Hybrid (Memetic) Algorithms

From a practical perspectives, arguments about the performance of pure EAs are basically uninteresting. I think most practitioners will agree that pure EAs will not give us good performance, period. What gives us best performance are hybrid algorithms, often also called Memetic Algorithms, which combine global and local search. An example for this could be an EA which refines each newly created candidate solution with a local search before entering it into the population. The population then mainly consists of local optima and recombination is used to combine their good traits.

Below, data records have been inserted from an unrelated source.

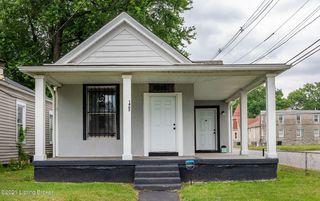 1463 Hazel St, Louisville, KY 40211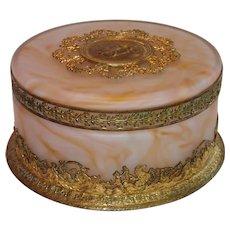 French Powder Jar , Signed J. P. Legastelois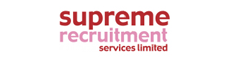 Supreme Recruitment Services Limited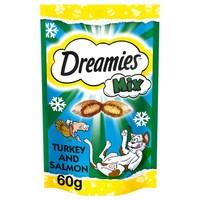 Dreamies Mix Flavoured Cat Treats with Turkey & Salmon 60g big image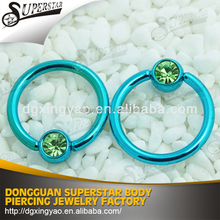 316L surgical steel blue IP captive bead ring with green gem ball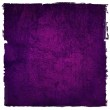 Abstract purple background or paper with bright center spotlight — Stock Photo #18637385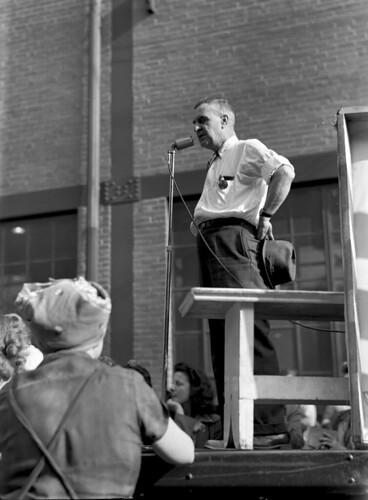 Midvale Company's third war bond rally. Speaker with medal at a microphone addressing rally crowd, September 28, 1943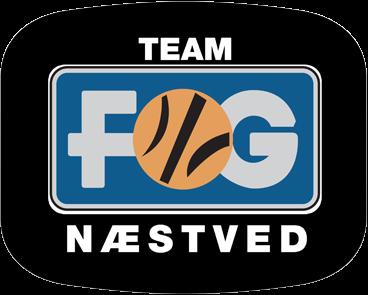Sjælland Sport & Event (Team Fog)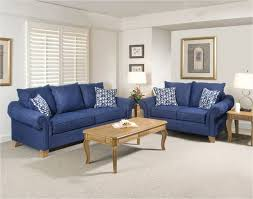 Living Room Blue Sofa by Navy Blue Sofa Cover Beautiful Sofas Center Best Navy Blue Couches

Such algorithms have a remarkable success story and also, by far, are the best methods in my own studies on the TSP. See, e.g.,

Thomas Weise, Raymond Chiong, Ke Tang, Jörg Lässig, Shigeyoshi Tsutsui, Wenxiang Chen, Zbigniew Michalewicz, and Xin Yao. Benchmarking Optimization Algorithms: An Open Source Framework for the Traveling Salesman Problem. IEEE Computational Intelligence Magazine (CIM), 9(3):40-52, August 2014.
doi:10.1109/MCI.2014.2326101 / pdf

Currently, the two best known metaheuristics for the TSP, by Whitley et al. and Nagata et al. both use recombination and hybrid EAs with local search.

Conclusions

From this discussion, I would conclude that we cannot assume that a metaheuristics for global optimization necessarily will outperform a local optimization algorithm, even if granted infinite runtime and/or an infinite population. The fact that an EA can maintain a diverse population and is less likely to converge prematurely (compared to a simple hill climber, at least) may not be that useful in practice, as we may have to pay for this with higher runtime requirements.

Black-box metaheuristics like pure EAs are blunt tools, heavy sledge hammers with which we can beat on problems that we do not understand well enough to design a clever algorithms or that we use if we need a quick prototype algorithm and have an EA lying around. Often we will fare better with a local search, especially if we put some brains into it. Once we get there, the last step is to combine this local search with an EA to reap the best of two worlds: The EA's guard against premature convergence and the speed of the local search.

It should be mentioned that the above discussion does not necessarily hold for exact global optimization methods such as Branch and Bound or Cutting Plane approaches. These are designed differently and deserve their own, separate treatment.

* One may argue that the idea that an GA with infinite population will definitely find the global optimum in its first generation (or that a random sampling process will find it eventually) is limited to only at most countably infinitely large search spaces. It would thus not hold for numerical optimization. This, however, is a purely theoretical argument: Computers have finite memory and use data structures of finite size. They can only represent finitely many (i.e., not even countably infinitely many) data structure instances / candidate solutions. In any practical optimization problem we always have finite search spaces.